#### [AVAILABLE DATA]
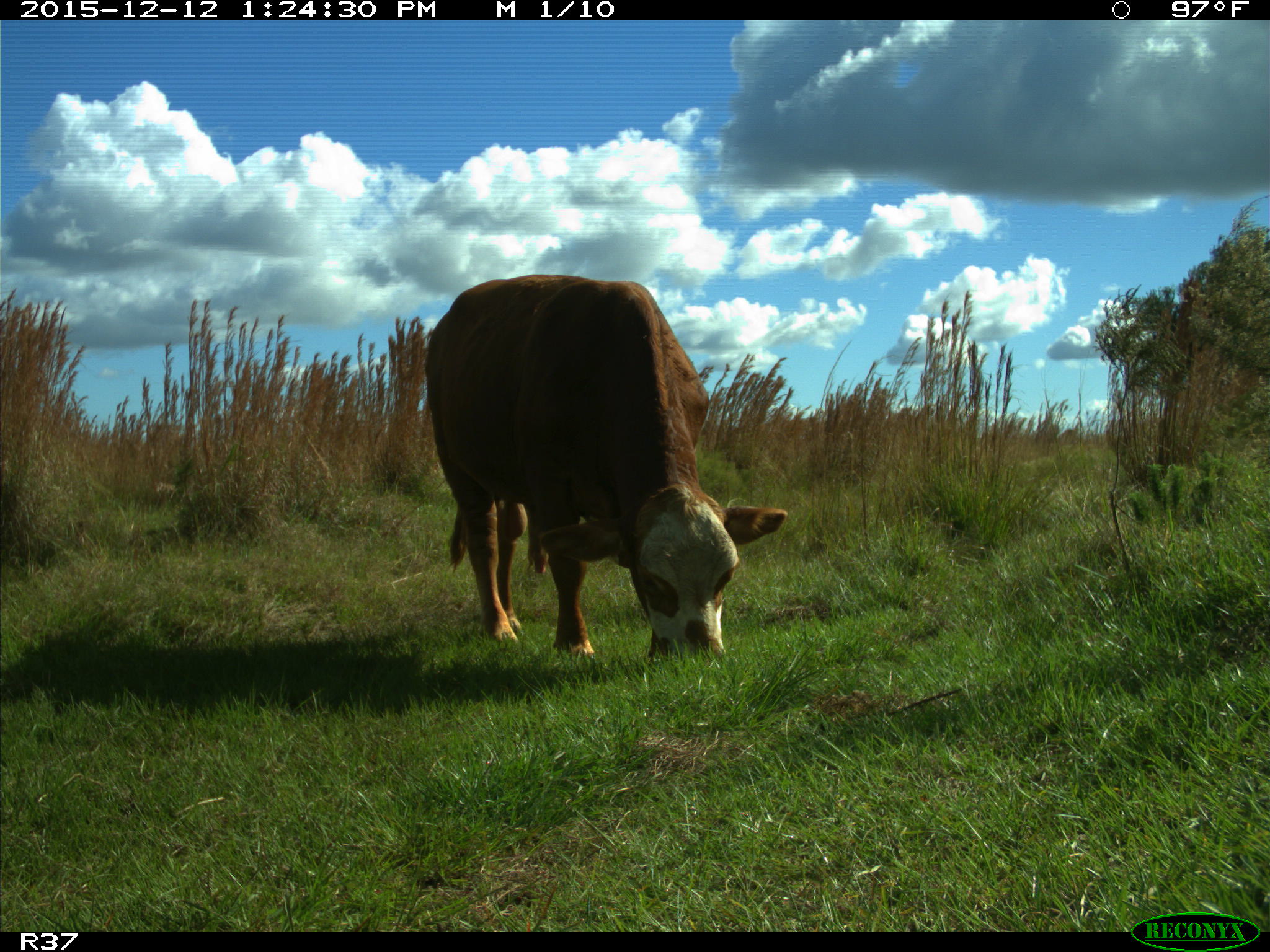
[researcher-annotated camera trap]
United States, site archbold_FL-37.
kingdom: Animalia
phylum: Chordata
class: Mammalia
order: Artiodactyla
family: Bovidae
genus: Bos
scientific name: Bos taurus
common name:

#### [EXERCISE DESCRIPTION]
Could you output all of the entries above exactly? Leave the pictures out.

#### [RESPONSE AREA]
[researcher-annotated camera trap]
United States, site archbold_FL-37.
kingdom: Animalia
phylum: Chordata
class: Mammalia
order: Artiodactyla
family: Bovidae
genus: Bos
scientific name: Bos taurus
common name:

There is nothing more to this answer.